▶ _The task_
In the material below, identify each line bearing the word "Protista". Reproduce those lines.

▶ _Available data_
####################

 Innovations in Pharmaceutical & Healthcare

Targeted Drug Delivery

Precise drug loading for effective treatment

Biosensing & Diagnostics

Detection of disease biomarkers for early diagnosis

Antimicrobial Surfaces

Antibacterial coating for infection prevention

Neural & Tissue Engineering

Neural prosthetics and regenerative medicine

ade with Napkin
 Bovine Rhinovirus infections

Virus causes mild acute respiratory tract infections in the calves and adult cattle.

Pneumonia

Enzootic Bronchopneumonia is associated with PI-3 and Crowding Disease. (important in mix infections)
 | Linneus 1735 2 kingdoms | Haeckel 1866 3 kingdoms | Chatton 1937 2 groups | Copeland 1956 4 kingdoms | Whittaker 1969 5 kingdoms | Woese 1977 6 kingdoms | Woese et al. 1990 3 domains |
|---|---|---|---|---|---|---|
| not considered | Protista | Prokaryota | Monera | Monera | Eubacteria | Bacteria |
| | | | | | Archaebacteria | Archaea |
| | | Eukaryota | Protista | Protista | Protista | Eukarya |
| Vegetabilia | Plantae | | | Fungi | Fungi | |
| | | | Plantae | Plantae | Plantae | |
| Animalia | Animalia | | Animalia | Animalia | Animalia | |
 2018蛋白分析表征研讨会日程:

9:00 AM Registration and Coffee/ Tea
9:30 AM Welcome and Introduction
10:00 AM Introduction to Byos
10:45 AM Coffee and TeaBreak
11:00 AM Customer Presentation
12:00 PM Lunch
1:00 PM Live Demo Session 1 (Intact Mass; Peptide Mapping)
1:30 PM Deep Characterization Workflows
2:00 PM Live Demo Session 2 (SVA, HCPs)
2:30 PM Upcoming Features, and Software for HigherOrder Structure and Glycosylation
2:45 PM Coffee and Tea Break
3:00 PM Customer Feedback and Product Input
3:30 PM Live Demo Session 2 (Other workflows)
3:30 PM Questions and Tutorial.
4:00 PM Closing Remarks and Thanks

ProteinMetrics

####################

▶ _Answer space_
| not considered | Protista | Prokaryota | Monera | Monera | Eubacteria | Bacteria |
| | | Eukaryota | Protista | Protista | Protista | Eukarya |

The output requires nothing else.